━━━ Extrait à lire ━━━

Le 18 juillet 1875, à Tondo, un quartier populaire de Manille, naissait Marina Dizon y Bartolome, une femme qui allait marquer l’histoire des Philippines par son engagement révolutionnaire. Fille de patriotes, membre active de la société secrète Katipunan, elle a été de tous les combats pour l’indépendance de son pays. Pourtant, son nom reste méconnu, éclipsé par ceux des héros masculins de la révolution. Il est temps de rendre hommage à cette pionnière de la liberté.
Une enfance forgée dans le creuset du patriotisme
Marina Dizon a grandi dans une famille où l’amour de la patrie était une valeur cardinale. Son père, Jose Dizon, était l’un des treize martyrs de Bagumbayan, ces héros nationaux exécutés par les Espagnols en 1897 pour avoir défié la domination coloniale. Sa mère, Roberta Bartolome, lui a inculqué très tôt le sens du devoir et du sacrifice.

━━━ Lignes extraites ━━━

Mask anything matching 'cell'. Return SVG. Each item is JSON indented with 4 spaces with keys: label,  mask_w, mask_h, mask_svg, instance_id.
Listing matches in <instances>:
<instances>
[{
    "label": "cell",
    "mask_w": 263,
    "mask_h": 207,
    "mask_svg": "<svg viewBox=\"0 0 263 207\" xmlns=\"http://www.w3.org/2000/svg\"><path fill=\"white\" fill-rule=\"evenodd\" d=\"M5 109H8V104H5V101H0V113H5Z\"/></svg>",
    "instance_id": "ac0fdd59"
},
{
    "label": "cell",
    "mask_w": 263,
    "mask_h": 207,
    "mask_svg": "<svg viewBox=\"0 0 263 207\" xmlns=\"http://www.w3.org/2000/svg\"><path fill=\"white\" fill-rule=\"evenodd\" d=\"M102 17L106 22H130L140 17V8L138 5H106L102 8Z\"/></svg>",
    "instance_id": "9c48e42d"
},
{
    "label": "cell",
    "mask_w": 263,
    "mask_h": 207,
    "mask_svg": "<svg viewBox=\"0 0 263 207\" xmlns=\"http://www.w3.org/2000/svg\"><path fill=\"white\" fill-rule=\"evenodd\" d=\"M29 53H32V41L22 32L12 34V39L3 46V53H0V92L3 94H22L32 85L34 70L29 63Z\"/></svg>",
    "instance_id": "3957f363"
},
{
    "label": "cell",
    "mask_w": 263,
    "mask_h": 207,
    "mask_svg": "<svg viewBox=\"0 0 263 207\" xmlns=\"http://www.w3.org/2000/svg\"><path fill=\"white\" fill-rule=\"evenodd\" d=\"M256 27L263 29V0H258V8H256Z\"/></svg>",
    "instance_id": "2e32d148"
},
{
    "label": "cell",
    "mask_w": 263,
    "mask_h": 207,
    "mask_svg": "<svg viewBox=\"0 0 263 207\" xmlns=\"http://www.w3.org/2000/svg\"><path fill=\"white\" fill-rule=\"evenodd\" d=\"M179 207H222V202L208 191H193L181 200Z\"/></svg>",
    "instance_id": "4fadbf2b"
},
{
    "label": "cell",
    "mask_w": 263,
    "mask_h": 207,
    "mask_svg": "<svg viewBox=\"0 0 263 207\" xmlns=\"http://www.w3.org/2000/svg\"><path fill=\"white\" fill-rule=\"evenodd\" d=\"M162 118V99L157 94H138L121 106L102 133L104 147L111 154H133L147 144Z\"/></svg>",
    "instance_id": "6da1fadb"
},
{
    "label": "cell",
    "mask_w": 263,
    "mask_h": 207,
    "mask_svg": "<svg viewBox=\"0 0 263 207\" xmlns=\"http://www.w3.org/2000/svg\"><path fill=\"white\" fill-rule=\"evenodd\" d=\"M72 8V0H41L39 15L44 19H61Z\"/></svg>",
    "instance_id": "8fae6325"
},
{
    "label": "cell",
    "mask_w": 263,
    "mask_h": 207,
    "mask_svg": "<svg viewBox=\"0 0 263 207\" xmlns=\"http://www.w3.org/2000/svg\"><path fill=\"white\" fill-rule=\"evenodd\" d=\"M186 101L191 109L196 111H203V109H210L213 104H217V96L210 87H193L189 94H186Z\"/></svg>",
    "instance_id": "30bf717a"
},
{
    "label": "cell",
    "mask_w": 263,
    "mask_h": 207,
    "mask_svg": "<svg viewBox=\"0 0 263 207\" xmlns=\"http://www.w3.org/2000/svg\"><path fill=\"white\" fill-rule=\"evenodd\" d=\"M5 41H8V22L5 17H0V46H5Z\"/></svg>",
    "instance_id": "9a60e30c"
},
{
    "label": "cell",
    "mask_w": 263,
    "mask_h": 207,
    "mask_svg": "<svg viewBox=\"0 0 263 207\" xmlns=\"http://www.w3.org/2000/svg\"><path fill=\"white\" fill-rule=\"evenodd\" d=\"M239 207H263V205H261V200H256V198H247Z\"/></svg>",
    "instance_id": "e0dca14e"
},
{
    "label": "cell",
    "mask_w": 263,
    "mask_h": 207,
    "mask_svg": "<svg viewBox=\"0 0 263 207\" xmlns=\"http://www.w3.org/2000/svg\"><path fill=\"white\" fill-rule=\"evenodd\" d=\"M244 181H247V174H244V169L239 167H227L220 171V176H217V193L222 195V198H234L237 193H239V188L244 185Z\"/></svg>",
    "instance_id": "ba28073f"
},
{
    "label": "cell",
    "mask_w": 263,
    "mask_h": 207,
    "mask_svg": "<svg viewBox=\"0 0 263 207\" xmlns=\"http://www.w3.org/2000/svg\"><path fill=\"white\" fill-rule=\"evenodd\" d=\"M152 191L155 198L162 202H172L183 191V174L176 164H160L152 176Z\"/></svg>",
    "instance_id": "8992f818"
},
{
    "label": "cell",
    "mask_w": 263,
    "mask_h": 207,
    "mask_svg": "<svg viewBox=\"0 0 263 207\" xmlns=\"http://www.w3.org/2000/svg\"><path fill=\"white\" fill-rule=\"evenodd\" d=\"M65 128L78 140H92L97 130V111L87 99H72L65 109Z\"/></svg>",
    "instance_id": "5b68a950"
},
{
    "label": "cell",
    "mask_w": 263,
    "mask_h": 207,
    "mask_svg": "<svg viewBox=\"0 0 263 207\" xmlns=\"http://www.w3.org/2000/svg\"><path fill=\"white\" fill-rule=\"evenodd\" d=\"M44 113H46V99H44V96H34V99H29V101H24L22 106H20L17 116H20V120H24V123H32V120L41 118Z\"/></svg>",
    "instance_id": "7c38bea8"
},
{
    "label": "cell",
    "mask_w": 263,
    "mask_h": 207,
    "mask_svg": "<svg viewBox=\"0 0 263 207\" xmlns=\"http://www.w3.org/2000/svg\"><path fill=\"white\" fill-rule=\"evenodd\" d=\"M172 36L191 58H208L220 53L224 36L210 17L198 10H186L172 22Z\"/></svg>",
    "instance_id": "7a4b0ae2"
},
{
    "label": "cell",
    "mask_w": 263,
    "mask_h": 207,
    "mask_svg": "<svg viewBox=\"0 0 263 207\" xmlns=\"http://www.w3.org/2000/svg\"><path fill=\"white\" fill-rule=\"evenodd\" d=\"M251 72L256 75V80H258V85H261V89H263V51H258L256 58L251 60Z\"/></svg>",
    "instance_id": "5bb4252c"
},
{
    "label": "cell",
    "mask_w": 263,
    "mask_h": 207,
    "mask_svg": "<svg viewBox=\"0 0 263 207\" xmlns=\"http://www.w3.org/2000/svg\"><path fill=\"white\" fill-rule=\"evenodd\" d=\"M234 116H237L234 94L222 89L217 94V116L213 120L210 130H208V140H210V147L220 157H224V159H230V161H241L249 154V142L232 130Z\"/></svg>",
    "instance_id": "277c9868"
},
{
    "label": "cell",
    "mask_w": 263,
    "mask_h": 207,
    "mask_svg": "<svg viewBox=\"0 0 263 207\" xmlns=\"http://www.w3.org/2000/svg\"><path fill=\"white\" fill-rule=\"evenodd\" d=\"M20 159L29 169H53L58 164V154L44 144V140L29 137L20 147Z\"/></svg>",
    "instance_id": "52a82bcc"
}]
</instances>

━━━
━━━ Lignes extraites ━━━

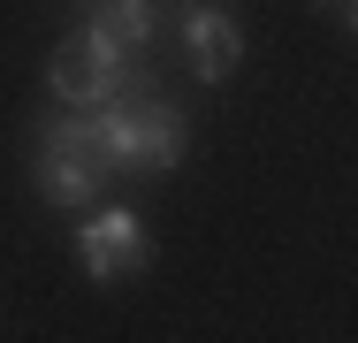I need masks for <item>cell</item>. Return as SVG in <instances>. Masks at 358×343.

━━━
━━━ Lignes extraites ━━━

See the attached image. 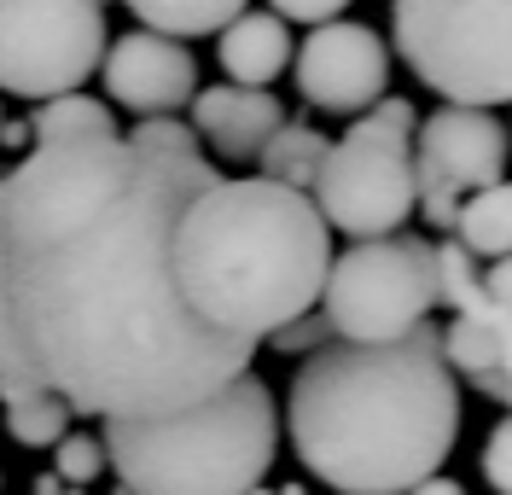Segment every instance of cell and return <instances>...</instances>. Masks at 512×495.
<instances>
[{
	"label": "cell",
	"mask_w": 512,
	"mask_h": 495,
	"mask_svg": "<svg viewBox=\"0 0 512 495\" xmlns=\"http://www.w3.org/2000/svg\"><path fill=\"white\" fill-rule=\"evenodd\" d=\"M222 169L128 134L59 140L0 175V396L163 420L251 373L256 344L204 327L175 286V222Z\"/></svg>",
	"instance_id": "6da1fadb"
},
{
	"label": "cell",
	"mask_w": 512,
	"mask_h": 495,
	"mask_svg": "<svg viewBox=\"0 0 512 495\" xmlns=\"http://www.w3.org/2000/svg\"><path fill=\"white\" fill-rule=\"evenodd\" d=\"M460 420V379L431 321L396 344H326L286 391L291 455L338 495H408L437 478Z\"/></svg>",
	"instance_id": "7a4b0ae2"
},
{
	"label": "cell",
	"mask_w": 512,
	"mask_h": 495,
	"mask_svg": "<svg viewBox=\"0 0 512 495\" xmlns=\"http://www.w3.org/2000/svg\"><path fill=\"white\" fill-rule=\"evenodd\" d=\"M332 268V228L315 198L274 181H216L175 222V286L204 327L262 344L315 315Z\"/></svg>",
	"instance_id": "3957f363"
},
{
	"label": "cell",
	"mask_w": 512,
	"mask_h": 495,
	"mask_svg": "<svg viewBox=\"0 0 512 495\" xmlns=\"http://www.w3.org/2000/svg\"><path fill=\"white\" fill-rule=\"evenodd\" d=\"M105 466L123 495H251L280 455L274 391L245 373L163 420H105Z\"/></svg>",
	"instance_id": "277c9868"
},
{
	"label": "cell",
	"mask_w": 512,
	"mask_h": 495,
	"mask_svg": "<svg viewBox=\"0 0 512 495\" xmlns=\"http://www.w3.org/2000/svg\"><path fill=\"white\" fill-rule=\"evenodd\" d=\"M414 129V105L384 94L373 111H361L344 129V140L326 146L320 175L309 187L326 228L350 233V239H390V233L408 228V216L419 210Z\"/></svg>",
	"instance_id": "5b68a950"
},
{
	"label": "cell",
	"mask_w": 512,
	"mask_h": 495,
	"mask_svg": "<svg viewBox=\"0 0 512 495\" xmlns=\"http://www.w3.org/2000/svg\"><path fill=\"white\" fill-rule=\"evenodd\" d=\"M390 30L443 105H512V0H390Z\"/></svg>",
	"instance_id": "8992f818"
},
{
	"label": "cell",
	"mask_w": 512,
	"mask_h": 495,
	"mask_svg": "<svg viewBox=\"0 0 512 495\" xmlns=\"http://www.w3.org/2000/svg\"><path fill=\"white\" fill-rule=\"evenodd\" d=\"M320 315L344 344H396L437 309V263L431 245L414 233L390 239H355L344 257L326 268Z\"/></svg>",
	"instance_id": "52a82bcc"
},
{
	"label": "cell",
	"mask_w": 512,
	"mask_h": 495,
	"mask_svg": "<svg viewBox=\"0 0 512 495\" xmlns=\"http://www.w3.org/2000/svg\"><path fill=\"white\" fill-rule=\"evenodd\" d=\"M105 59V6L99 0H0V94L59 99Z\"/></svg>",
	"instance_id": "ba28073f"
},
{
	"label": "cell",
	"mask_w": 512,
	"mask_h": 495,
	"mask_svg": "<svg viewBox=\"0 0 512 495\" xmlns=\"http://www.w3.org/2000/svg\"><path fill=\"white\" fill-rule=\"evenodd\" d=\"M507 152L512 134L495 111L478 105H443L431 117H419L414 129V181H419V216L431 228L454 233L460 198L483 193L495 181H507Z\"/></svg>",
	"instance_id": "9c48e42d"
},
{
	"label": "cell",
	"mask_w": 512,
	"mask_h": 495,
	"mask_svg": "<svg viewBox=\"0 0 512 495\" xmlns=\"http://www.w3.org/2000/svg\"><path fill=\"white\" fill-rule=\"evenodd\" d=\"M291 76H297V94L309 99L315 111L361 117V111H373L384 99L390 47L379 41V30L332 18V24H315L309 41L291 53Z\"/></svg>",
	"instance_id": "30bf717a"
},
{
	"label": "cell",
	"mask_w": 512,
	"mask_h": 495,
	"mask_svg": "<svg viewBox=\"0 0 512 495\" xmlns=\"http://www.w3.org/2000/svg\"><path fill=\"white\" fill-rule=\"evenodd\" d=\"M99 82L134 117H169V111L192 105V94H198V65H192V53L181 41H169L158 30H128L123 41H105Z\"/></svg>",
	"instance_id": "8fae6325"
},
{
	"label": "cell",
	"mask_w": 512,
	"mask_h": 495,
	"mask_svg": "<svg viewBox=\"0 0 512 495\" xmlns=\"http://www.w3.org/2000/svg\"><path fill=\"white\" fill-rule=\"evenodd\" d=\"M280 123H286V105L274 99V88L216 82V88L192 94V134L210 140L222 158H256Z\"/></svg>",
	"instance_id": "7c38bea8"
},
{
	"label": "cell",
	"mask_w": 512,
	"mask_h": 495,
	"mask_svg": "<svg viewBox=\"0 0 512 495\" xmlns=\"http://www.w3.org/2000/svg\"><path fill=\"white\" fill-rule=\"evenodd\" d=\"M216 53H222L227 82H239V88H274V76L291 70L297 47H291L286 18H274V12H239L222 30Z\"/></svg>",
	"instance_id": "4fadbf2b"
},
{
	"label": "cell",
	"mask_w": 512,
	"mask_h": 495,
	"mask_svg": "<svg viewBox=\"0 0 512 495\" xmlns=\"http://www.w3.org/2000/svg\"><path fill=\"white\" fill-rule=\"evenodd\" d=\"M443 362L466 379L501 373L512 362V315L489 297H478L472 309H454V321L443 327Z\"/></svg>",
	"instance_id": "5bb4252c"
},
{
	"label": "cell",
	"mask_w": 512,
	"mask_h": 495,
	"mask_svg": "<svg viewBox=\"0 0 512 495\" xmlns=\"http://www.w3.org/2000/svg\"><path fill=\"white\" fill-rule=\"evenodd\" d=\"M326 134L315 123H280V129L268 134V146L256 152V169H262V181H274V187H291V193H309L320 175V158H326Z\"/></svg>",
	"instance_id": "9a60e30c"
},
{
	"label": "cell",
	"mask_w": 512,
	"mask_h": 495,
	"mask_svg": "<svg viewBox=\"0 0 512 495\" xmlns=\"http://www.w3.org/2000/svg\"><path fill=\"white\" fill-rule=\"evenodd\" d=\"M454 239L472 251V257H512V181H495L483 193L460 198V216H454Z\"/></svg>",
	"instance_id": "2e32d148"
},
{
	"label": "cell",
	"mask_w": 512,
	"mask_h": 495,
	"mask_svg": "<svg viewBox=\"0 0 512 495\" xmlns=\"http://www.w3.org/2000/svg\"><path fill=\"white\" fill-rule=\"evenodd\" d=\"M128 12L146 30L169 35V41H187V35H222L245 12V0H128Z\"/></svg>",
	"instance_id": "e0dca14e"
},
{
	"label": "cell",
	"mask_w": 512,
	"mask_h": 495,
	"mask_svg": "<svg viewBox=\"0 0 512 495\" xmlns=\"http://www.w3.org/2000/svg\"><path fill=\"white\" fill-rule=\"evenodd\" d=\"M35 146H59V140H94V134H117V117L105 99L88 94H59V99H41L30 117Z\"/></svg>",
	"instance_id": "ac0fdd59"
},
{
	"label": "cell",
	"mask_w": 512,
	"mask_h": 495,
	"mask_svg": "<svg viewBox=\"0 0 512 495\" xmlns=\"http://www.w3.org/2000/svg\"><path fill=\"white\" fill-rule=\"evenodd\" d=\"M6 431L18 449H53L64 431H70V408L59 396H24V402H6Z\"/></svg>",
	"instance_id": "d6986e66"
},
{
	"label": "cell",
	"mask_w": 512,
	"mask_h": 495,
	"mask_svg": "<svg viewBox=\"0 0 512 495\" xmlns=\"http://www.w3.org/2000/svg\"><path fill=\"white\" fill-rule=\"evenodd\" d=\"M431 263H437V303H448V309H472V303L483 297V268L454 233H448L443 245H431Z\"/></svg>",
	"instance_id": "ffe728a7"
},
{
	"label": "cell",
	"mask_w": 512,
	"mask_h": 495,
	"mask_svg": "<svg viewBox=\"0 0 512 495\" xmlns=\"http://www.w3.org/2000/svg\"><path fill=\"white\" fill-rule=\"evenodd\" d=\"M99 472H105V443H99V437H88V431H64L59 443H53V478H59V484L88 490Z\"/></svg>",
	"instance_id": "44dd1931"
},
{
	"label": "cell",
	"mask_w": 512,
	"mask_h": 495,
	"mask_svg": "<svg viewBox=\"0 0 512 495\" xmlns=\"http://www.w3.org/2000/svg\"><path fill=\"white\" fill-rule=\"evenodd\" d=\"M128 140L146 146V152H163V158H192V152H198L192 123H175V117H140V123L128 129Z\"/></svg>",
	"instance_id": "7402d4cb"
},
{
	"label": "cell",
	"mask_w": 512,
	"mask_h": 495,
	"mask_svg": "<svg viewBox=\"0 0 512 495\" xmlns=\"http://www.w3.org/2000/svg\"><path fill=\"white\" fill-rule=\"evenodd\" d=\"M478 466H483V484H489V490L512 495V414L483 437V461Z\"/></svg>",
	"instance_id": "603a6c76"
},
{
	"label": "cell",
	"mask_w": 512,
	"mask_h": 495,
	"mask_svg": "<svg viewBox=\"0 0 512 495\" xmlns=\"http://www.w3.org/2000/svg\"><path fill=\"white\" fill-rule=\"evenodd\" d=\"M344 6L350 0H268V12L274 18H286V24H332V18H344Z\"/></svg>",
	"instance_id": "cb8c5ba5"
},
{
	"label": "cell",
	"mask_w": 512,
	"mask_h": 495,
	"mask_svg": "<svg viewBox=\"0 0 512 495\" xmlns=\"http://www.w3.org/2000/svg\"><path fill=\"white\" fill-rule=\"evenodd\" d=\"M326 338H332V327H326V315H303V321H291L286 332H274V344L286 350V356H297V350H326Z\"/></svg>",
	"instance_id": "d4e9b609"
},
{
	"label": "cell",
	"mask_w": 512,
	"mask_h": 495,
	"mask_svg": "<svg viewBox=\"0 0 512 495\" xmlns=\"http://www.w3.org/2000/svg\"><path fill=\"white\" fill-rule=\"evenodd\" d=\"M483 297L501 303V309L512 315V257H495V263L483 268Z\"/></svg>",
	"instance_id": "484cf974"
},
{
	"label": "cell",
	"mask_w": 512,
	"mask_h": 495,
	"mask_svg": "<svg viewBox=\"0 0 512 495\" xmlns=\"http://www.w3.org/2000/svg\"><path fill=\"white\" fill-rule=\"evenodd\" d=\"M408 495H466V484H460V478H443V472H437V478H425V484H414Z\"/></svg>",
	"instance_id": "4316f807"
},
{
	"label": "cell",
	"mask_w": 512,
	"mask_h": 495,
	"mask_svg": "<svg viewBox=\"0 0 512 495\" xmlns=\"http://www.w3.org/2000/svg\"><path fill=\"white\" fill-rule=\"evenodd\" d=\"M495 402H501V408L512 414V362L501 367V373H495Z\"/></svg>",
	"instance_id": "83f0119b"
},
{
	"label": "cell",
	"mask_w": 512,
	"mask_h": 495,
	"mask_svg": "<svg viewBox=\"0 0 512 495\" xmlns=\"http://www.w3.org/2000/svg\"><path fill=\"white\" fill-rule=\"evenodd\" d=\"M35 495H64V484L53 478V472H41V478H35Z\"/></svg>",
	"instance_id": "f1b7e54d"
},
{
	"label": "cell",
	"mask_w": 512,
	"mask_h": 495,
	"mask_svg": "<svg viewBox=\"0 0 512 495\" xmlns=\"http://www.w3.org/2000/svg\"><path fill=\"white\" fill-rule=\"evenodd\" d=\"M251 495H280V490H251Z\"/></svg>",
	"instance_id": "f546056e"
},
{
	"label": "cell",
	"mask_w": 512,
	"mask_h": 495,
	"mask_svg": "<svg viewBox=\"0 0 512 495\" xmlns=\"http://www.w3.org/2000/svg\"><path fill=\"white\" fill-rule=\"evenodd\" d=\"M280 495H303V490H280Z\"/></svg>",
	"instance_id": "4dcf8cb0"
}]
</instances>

━━━

• Consigne à suivre: Recopiez fidèlement le passage du texte sur Marina Dizon qui commence par « Le 18 juillet » et se poursuit jusqu’à « de la liberté. ».

• Résultat produit:
Le 18 juillet 1875, à Tondo, un quartier populaire de Manille, naissait Marina Dizon y Bartolome, une femme qui allait marquer l’histoire des Philippines par son engagement révolutionnaire. Fille de patriotes, membre active de la société secrète Katipunan, elle a été de tous les combats pour l’indépendance de son pays. Pourtant, son nom reste méconnu, éclipsé par ceux des héros masculins de la révolution. Il est temps de rendre hommage à cette pionnière de la liberté.